• [DIRECTIONS] Pull out each line of the records below that contains the word "where", treating uppercase and lowercase as different.

• [SUPPLIED RECORDS]
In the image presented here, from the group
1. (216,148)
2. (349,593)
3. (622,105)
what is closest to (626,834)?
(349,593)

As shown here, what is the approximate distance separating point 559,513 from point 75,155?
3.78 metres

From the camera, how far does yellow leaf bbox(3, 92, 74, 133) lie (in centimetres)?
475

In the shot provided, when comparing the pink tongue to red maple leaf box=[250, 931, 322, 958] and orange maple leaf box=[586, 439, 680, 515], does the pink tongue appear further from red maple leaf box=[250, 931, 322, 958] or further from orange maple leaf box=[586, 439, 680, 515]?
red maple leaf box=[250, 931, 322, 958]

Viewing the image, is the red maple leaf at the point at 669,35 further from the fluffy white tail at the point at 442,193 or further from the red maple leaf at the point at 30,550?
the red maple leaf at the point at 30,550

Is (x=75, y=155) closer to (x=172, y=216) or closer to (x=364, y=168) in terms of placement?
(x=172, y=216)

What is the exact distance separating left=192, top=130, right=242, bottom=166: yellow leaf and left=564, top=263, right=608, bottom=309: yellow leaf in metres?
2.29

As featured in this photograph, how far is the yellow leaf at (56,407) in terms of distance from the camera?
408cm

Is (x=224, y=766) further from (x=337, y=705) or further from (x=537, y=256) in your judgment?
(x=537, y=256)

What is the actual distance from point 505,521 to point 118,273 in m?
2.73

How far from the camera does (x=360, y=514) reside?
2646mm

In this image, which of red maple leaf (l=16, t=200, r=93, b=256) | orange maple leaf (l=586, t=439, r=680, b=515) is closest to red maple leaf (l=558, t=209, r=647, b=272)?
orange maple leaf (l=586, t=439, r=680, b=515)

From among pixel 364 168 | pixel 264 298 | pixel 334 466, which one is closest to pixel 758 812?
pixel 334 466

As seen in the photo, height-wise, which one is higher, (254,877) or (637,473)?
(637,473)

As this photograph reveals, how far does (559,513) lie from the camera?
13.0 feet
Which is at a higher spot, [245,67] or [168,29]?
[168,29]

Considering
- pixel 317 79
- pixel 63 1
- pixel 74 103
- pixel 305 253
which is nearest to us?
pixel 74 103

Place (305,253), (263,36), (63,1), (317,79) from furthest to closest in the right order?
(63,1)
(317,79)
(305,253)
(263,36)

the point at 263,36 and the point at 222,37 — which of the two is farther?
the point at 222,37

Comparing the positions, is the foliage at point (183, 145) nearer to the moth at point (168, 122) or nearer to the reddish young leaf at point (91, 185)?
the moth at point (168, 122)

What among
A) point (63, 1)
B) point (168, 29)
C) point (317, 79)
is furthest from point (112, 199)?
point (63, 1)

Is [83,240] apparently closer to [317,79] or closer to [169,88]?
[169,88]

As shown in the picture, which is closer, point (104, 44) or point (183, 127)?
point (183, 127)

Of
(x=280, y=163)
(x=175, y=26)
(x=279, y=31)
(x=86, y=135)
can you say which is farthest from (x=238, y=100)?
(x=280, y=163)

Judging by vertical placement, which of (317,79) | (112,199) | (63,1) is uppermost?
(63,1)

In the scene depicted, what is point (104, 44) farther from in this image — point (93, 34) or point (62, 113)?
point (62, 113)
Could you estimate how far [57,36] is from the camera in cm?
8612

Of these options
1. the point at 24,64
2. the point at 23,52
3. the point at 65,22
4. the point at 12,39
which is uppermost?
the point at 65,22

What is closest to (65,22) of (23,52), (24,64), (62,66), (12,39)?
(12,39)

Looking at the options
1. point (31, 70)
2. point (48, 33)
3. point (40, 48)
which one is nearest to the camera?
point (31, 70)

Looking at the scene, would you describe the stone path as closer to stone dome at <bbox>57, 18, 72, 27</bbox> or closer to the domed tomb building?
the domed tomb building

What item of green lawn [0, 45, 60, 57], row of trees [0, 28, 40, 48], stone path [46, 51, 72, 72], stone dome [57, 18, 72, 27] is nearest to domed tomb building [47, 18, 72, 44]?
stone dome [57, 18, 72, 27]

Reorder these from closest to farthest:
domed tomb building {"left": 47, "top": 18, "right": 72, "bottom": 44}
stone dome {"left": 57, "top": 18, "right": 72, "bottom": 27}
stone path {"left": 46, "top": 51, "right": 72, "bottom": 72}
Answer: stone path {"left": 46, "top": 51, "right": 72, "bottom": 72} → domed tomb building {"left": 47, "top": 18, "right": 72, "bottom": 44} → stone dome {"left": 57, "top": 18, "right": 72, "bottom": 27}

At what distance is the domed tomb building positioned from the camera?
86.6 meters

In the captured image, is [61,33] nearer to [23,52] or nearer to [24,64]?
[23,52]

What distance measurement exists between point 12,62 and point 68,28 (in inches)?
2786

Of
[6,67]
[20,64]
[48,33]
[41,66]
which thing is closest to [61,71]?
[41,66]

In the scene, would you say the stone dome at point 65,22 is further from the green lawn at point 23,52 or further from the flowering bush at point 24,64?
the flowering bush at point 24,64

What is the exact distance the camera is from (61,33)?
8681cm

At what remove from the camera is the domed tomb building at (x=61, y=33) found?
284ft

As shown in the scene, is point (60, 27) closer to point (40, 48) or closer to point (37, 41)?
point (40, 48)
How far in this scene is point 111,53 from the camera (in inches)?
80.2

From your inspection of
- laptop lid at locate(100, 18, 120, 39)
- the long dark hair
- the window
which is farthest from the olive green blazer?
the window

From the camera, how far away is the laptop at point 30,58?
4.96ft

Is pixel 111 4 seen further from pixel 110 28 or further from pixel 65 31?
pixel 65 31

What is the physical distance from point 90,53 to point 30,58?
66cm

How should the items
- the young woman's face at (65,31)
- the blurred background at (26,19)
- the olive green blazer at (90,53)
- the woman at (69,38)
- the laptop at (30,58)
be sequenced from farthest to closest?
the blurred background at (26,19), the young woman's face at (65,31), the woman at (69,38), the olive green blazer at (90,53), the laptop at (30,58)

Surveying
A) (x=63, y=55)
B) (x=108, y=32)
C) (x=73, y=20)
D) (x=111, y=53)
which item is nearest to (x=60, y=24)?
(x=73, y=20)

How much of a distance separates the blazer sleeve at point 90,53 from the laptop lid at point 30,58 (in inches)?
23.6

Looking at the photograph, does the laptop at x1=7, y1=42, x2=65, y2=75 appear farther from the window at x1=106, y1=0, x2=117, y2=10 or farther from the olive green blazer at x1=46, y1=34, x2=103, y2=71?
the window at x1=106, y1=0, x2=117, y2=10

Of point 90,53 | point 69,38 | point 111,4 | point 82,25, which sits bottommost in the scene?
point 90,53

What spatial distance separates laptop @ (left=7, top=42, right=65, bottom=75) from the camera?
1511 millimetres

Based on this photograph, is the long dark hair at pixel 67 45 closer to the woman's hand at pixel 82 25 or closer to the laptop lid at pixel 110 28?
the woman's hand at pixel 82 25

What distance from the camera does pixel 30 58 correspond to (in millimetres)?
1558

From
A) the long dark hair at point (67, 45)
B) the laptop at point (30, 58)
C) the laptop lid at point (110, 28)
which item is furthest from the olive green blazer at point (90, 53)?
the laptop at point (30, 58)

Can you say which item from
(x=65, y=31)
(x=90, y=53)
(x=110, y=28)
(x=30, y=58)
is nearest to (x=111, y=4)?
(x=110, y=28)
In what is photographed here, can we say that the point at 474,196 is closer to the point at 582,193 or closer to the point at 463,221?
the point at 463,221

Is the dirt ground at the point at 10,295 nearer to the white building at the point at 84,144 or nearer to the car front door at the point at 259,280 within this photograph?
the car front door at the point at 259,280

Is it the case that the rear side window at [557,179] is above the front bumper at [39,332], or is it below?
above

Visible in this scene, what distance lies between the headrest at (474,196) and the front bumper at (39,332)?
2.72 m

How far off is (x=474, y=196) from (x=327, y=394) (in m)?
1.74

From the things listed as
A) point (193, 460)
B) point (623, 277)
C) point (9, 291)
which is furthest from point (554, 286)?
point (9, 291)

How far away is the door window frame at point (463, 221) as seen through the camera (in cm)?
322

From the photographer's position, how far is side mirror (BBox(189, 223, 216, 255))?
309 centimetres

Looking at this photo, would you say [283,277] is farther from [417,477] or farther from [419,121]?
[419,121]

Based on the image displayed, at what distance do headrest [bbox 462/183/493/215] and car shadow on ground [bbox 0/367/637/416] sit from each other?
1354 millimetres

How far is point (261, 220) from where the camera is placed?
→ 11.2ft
---
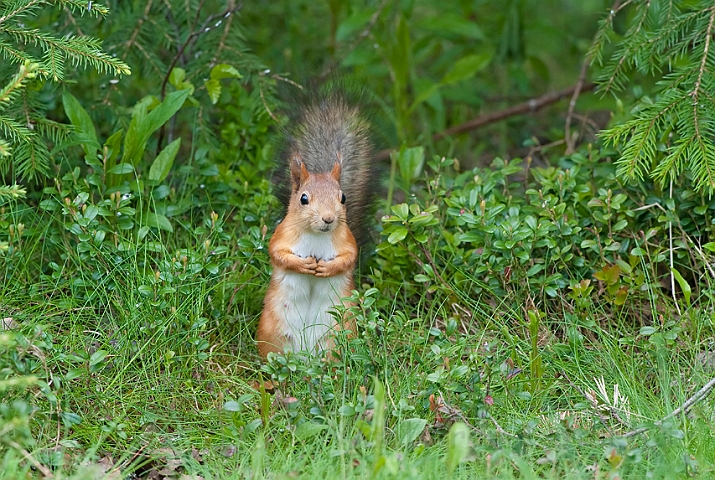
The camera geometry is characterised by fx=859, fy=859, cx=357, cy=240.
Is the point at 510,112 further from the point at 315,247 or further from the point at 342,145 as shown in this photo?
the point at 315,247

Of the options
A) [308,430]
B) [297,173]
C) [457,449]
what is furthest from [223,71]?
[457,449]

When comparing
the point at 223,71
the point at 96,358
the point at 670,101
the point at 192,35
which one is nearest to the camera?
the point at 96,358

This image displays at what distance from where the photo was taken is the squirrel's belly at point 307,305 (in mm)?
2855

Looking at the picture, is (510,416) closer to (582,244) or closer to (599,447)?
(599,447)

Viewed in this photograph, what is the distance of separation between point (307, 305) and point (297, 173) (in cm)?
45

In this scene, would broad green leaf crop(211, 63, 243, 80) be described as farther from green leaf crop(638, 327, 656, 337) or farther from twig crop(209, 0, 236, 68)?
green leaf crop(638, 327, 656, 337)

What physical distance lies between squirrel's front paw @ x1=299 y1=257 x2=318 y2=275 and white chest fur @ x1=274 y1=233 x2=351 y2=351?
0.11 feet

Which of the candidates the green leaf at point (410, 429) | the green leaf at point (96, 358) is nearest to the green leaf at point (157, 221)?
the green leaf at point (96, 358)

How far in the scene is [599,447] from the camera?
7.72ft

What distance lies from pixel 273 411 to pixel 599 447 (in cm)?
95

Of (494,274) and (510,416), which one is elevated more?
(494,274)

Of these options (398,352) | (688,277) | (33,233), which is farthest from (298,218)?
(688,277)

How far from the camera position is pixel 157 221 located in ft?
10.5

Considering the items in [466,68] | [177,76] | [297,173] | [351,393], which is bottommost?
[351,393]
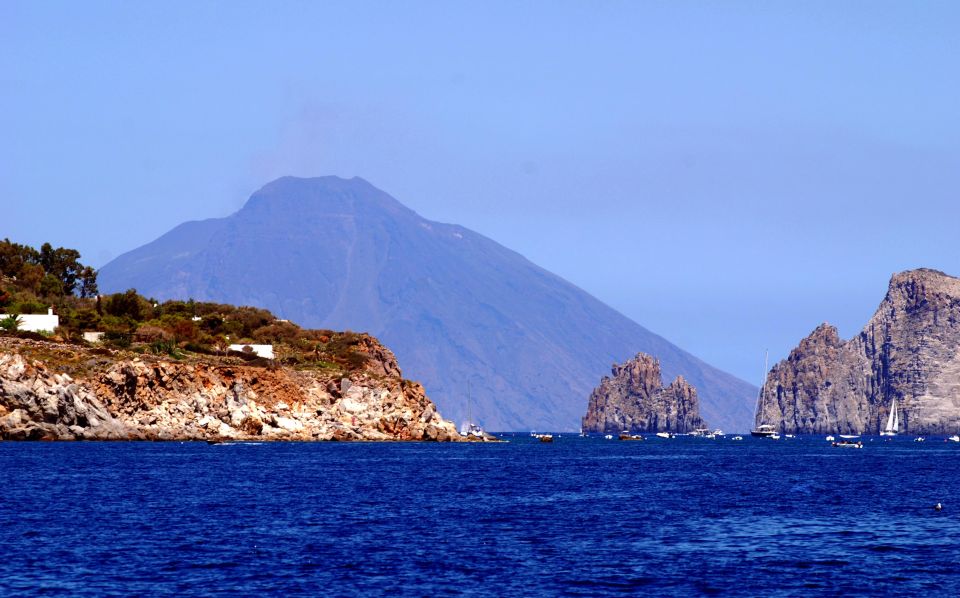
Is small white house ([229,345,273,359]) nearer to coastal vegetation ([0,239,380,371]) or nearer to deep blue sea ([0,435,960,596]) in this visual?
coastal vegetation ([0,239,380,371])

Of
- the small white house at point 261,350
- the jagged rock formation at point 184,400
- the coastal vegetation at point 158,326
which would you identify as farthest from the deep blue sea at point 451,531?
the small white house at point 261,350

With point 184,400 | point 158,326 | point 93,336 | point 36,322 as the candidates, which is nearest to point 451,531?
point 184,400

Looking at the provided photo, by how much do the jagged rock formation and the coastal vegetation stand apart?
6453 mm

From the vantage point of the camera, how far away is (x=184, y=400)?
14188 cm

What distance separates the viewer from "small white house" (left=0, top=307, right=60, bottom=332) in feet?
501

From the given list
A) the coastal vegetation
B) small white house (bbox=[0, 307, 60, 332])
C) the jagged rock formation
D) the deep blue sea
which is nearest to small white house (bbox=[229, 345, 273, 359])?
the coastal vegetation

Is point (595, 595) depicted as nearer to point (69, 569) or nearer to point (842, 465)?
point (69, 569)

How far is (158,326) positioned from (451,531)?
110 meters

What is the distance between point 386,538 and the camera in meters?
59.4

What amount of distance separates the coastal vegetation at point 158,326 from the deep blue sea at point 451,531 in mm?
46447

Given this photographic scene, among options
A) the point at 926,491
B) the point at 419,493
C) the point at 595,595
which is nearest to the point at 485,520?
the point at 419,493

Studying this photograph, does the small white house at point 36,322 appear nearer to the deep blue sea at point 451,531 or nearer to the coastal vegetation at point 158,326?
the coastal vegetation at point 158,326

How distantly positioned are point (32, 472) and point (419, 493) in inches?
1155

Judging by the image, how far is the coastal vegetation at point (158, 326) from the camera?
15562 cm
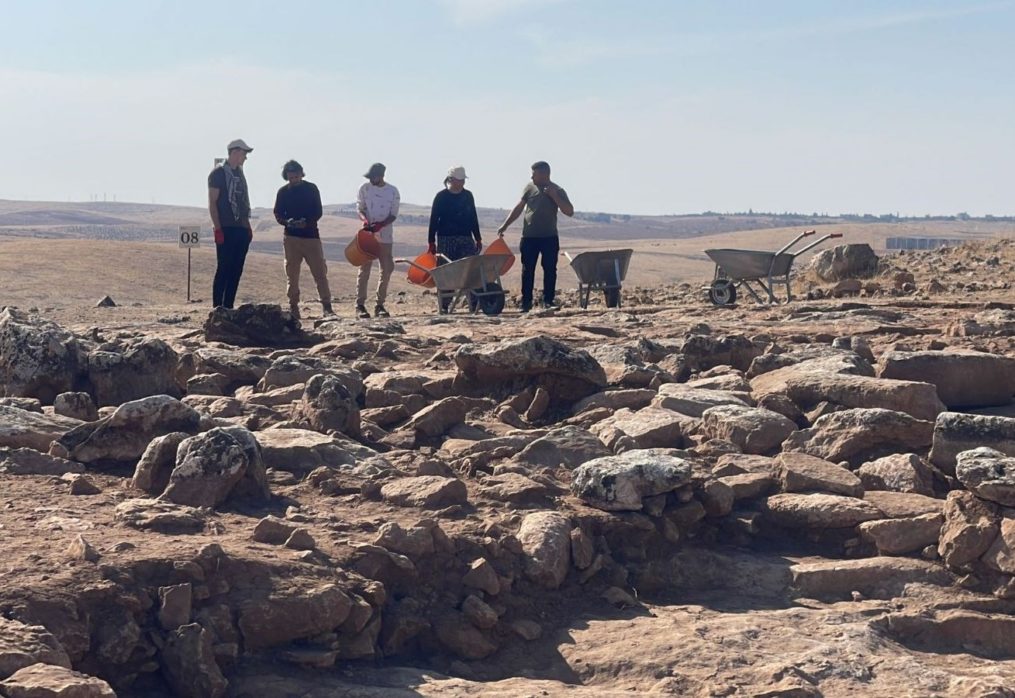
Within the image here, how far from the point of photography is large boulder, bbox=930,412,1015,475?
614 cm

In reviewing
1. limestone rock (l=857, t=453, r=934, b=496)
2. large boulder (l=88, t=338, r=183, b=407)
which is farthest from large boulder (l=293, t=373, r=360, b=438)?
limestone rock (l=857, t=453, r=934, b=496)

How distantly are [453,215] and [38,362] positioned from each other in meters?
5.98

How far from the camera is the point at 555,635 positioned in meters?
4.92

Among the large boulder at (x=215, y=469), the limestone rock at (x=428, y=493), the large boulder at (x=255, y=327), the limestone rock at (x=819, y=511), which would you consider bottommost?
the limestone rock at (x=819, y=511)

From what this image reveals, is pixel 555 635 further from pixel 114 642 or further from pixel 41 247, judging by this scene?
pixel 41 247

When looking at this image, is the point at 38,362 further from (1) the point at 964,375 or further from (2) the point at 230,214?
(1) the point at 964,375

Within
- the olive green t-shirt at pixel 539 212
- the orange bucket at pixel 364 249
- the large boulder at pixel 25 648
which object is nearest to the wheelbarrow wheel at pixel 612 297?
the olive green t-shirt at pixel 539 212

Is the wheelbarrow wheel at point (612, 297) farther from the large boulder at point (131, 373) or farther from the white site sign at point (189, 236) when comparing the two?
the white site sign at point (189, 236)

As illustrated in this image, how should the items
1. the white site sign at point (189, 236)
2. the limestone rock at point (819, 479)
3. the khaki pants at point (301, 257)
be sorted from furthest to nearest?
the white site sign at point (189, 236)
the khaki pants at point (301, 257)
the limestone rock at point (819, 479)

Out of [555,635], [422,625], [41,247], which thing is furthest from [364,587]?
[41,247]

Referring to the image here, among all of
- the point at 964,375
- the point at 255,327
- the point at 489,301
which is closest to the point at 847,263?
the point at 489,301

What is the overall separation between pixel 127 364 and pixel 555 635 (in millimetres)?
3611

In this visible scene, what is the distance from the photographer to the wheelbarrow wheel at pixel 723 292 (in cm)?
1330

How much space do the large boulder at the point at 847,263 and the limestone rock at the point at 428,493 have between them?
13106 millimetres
==
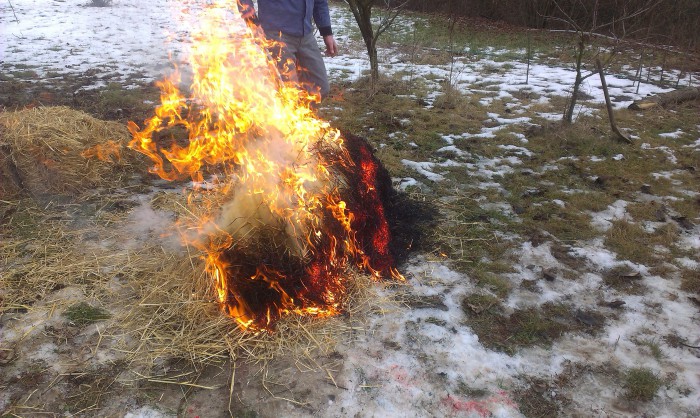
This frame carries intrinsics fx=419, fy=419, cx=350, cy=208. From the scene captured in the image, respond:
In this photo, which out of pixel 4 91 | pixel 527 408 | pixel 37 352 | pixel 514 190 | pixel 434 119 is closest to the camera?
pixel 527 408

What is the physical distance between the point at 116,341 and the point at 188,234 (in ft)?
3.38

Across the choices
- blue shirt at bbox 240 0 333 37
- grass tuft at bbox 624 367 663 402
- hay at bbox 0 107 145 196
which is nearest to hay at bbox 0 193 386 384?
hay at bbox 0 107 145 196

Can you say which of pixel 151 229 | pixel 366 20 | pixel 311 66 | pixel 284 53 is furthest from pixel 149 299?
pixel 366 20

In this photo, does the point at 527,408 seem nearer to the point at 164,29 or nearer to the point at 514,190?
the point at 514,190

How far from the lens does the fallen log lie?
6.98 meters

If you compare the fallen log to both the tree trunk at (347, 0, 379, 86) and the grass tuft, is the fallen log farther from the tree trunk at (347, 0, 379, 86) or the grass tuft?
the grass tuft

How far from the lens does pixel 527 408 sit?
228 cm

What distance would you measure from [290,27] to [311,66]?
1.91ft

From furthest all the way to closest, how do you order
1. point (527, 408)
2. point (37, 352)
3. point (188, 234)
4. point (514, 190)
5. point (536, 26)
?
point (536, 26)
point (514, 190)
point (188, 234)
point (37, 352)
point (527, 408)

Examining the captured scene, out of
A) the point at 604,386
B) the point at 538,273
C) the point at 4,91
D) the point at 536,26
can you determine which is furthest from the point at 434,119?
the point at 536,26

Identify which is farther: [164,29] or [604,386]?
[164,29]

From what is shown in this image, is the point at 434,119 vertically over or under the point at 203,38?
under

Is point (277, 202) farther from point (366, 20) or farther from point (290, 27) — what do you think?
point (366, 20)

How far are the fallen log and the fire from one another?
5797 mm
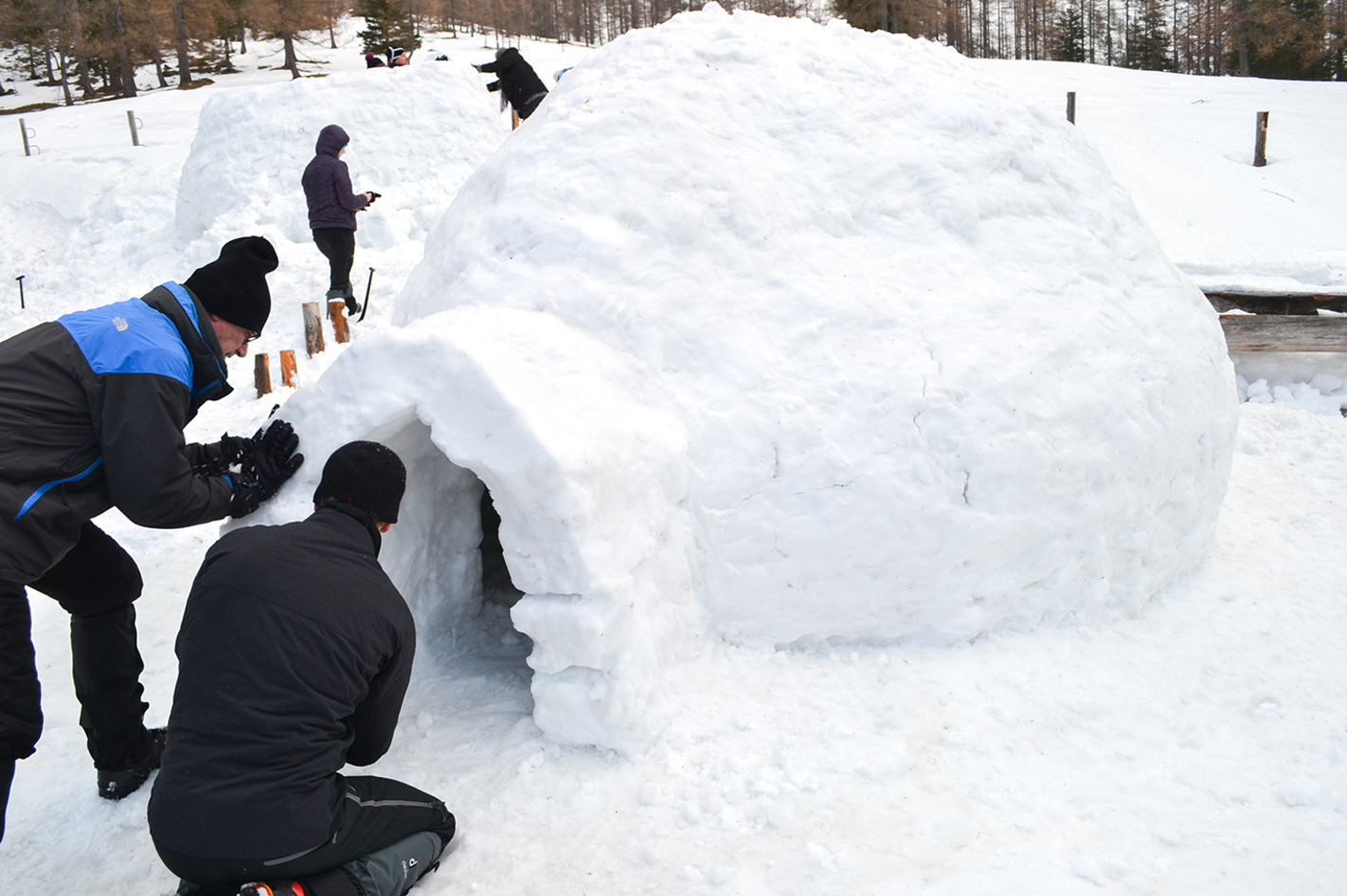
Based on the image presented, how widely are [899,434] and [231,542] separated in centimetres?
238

• [THE REPLY]
How far is point (261, 220) from where the camera is placed?
This image displays at what distance from where the photo was taken is the squirrel's belly at point 307,305 (in mm)?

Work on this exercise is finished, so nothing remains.